The gut microbiome has been shown to play an important part in impacting estrogen level through the secretion of β-glucuronidase, which could deconjugate estrogen and affect related physiological process [32, 1]. In this study, significant lower level of E2 was observed in POI subjects, and it was significantly correlated with the proportion of Bacteroidetes, Firmicutes and Faecalibacterium by adjusting for BMI. And the FSH, LH and AMH levels were also related to some microbes. It indicated that the altered gut microbiota of POI was associated with the sex hormones. Accumulating researches indicates that estrogen regulate glucose and lipid metabolism, bone formation and inflammatory response, its reduction can impair estrogen-dependent processes, triggering cardiovascular disease, osteoporosis and so on [2, 24]. These symptoms are all related to POI. Yet due to limited data in this study, the mechanism under the relations between these microbes and sex hormones is not clear.

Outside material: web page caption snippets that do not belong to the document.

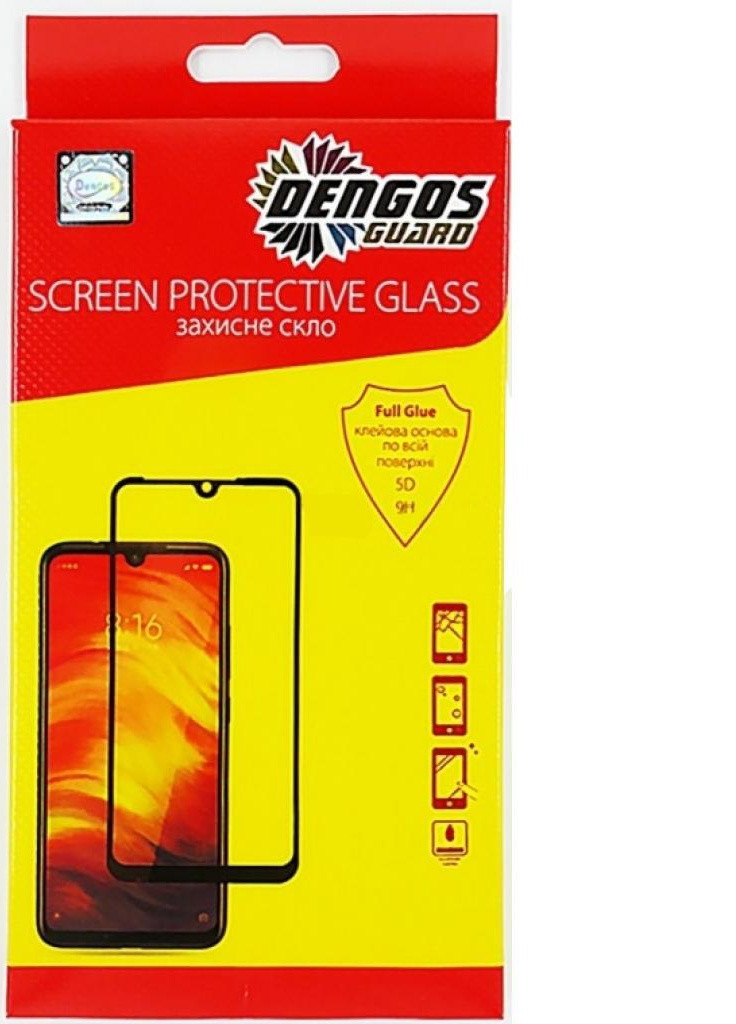 Стекло защитное Full Glue Xiaomi Mi 10 Lite (TGFG-137) (TGFG-137) DENGOS (203960850)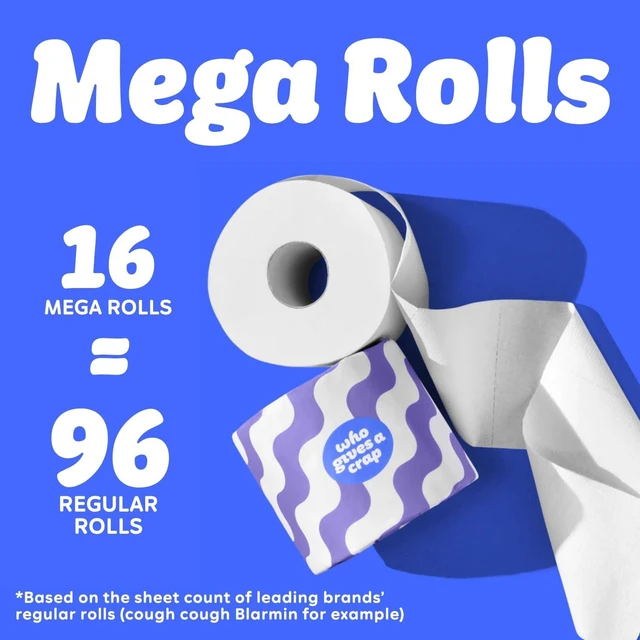 Alt view image 3 of 7 - | 100% Recycled Toilet Paper, 16 Rolls, 330 Sheets, Soft & Strong, Virgin Tree Free, Bulk Toilet Paper
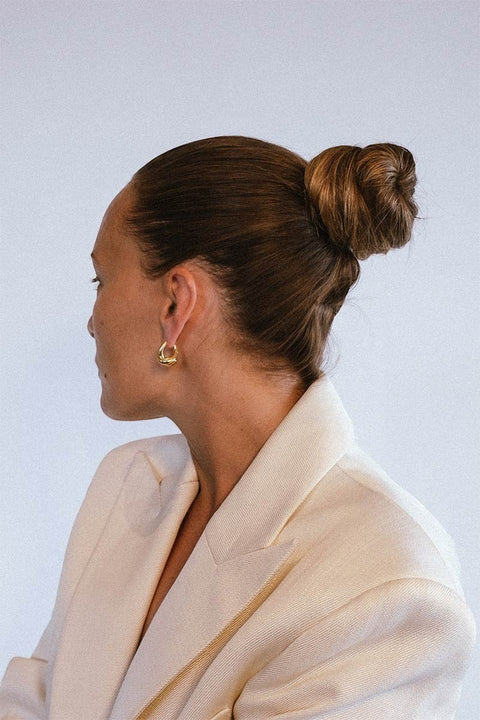 Øreringer - Rose Hoop Small Plated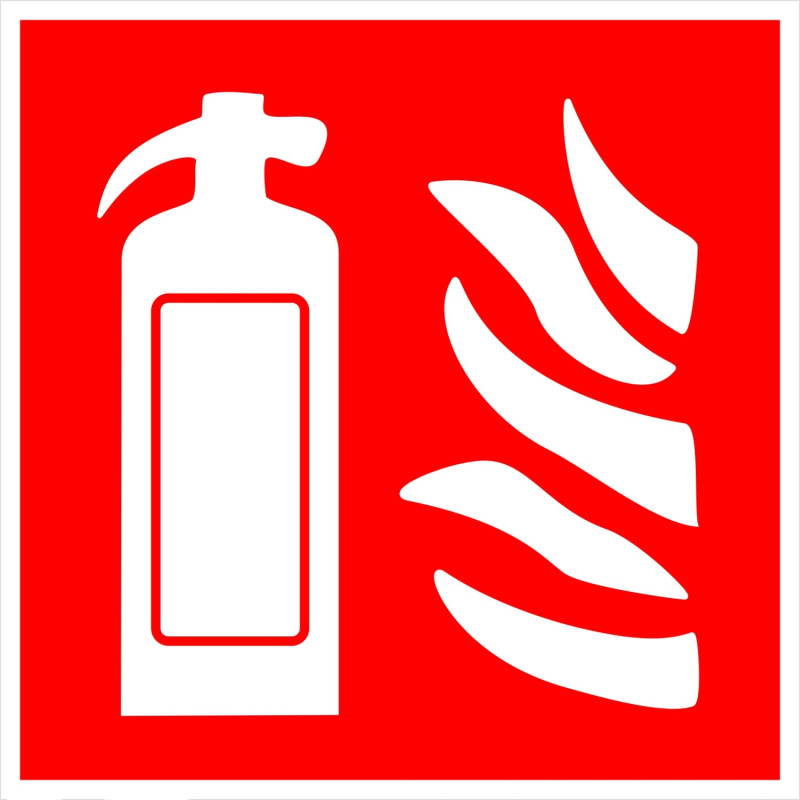 Tabulka FTL Hasicí přístroj 150 mm x 150 mm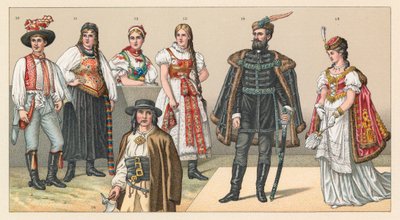Ungarn og Kroatien kostume af French School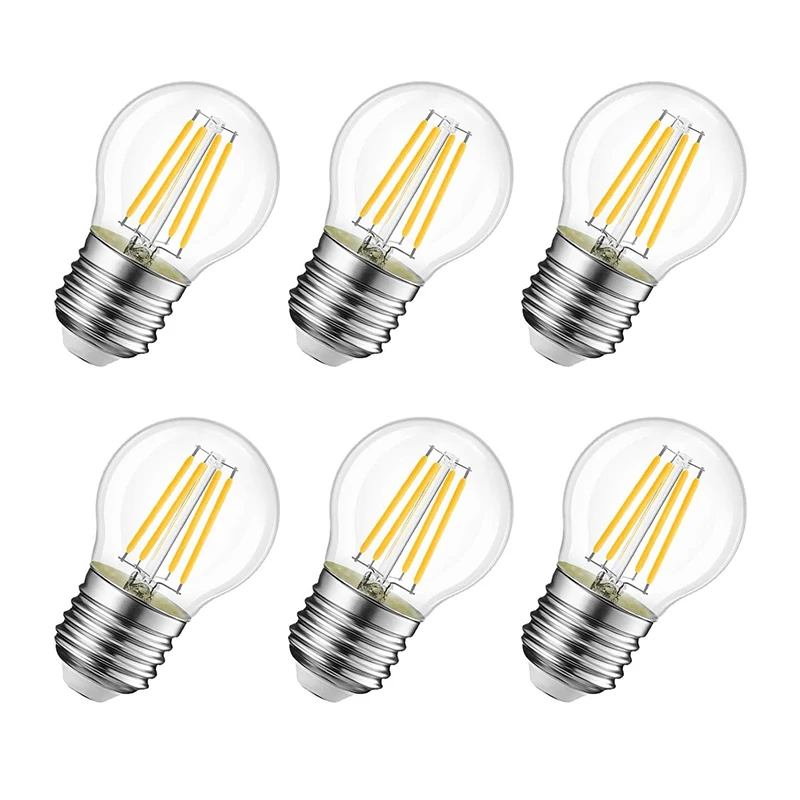 Dimmable Led Filament Bulb G45 High Lumens 700lm Edison Globe Lamp 8W E27 2700K Warm White Incandescent Replacement Lamps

POI leads to several complications, including decrease in bone mineral density, autoimmune, thyroid disease risk and cognitive dysfunction. This study not only revealed the association between gut microbiota and autoimmunity, but also the relationship between gut microbiota and these complications. These indicated that the dysbiosis of gut microbiota was related to the development of POI discussed above. However, limited sample size, participants from the same hospital and the observation of association but not causality, large sample size and multi-center are needed in the further studies. Moreover, metagenome sequencing, measurements of metabolites produced by gut microbiota, animal experiments should also be considered to explore the potential causal mechanism.

Conclusions

In summary, POI may cause by autoimmune etiology, and the autoimmune process is affected by gut microbiome, so we may consider some relationship may exist between gut microbiome and POI.this study demonstrated an altered gut microbial pattern in women with POI against healthy controls, with an increase in Bacteroides, Bifidobacterium, Megamonas, Prevotella and a decrease in Blautia, Clostridium, Coprococcus, aecalibacterium, Roseburia and Ruminococcu. And we also found that these changes of microbes were closely related to serum hormones. This will help us to make a foundation for revealing the interaction between gut microbiota and POI certainly.